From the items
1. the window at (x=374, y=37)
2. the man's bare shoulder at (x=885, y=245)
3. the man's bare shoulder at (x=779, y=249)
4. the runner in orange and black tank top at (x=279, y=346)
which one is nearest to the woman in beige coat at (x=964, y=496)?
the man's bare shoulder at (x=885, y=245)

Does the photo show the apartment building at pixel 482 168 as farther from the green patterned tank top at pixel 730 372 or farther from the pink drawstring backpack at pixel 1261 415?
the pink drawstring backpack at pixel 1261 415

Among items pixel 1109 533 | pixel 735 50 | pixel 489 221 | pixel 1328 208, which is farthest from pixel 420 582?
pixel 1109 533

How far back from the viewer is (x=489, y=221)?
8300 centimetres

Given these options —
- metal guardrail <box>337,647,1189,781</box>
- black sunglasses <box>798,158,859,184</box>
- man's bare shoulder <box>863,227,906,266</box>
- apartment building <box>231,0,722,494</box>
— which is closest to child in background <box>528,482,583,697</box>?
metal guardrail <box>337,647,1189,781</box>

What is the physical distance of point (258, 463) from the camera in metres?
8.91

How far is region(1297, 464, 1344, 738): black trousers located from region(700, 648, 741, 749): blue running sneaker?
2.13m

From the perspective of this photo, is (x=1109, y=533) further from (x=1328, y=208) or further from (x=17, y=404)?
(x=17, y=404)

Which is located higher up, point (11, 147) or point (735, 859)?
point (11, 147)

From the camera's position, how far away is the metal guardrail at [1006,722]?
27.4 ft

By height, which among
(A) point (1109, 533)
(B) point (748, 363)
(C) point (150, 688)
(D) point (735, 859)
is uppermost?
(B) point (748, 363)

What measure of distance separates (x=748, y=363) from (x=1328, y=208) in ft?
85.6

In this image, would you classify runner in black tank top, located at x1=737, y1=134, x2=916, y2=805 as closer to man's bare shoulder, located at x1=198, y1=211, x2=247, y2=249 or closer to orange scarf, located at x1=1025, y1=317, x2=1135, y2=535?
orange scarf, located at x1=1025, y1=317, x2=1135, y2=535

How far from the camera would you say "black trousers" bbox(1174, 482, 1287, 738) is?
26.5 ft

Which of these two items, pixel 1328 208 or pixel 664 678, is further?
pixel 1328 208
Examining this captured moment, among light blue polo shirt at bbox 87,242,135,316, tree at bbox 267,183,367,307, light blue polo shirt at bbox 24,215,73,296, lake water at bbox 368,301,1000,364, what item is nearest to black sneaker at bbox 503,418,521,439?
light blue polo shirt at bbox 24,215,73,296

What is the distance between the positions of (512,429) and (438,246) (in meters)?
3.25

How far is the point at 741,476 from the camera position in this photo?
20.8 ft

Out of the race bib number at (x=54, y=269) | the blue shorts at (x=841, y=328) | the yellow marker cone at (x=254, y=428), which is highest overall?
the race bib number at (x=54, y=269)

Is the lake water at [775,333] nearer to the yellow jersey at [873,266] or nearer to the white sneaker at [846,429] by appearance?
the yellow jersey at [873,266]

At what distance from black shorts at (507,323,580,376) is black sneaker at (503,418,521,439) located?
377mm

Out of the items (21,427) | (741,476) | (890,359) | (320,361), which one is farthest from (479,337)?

□ □ □ □ □

__What you should do__. Take the listing above and set it down exactly.

__Worked solution__.
From the items
1. the window at (x=374, y=37)
2. the man's bare shoulder at (x=885, y=245)
3. the man's bare shoulder at (x=779, y=249)
4. the runner in orange and black tank top at (x=279, y=346)
which one is nearest to the woman in beige coat at (x=964, y=496)?
the man's bare shoulder at (x=885, y=245)

Does the photo show the apartment building at pixel 482 168 as farther from the green patterned tank top at pixel 730 372 or farther from the pink drawstring backpack at pixel 1261 415?
the pink drawstring backpack at pixel 1261 415

Among items pixel 1109 533 | pixel 735 50 | pixel 489 221 | pixel 1328 208, which is farthest from pixel 420 582?
pixel 1109 533

How far back from the viewer is (x=489, y=221)?
8300 centimetres

Given these options —
- metal guardrail <box>337,647,1189,781</box>
- black sunglasses <box>798,158,859,184</box>
- man's bare shoulder <box>863,227,906,266</box>
- apartment building <box>231,0,722,494</box>
— which is closest to child in background <box>528,482,583,697</box>?
metal guardrail <box>337,647,1189,781</box>

What is the physical distance of point (258, 463) from the camera in metres?
8.91

How far is region(1297, 464, 1344, 738): black trousers located from region(700, 648, 741, 749): blue running sneaker?
2.13m

From the perspective of this photo, is (x=1109, y=533) further from (x=1328, y=208) or further from (x=17, y=404)?
(x=17, y=404)

Which is located higher up, point (11, 147) or point (735, 859)?
point (11, 147)

From the camera's position, how far away is the metal guardrail at [1006,722]?
27.4 ft

By height, which among
(A) point (1109, 533)
(B) point (748, 363)
(C) point (150, 688)
(D) point (735, 859)
is uppermost?
(B) point (748, 363)

What measure of distance separates (x=748, y=363) from (x=1328, y=208) in ft?
85.6

In this image, would you classify runner in black tank top, located at x1=737, y1=134, x2=916, y2=805 as closer to man's bare shoulder, located at x1=198, y1=211, x2=247, y2=249 or closer to orange scarf, located at x1=1025, y1=317, x2=1135, y2=535?
orange scarf, located at x1=1025, y1=317, x2=1135, y2=535

How far from the camera would you say "black trousers" bbox(1174, 482, 1287, 738) is?
26.5 ft

Which of these two items, pixel 1328 208 or pixel 664 678, is further?
pixel 1328 208
Examining this captured moment, among light blue polo shirt at bbox 87,242,135,316, tree at bbox 267,183,367,307, light blue polo shirt at bbox 24,215,73,296, lake water at bbox 368,301,1000,364, what item is nearest to black sneaker at bbox 503,418,521,439?
light blue polo shirt at bbox 24,215,73,296

What is the distance between the positions of (512,429) and (438,246) (in meters)?
3.25

How far is the point at 741,476 from the camera position in this photo?
20.8 ft

Out of the race bib number at (x=54, y=269) | the blue shorts at (x=841, y=328) | the yellow marker cone at (x=254, y=428), which is highest overall?
the race bib number at (x=54, y=269)

Is the lake water at [775,333] nearer to the yellow jersey at [873,266] or nearer to the white sneaker at [846,429] by appearance?
the yellow jersey at [873,266]

At what distance from black shorts at (507,323,580,376) is black sneaker at (503,418,521,439) located?
377mm

Out of the items (21,427) | (741,476) | (890,359) | (320,361), which one is farthest from (479,337)?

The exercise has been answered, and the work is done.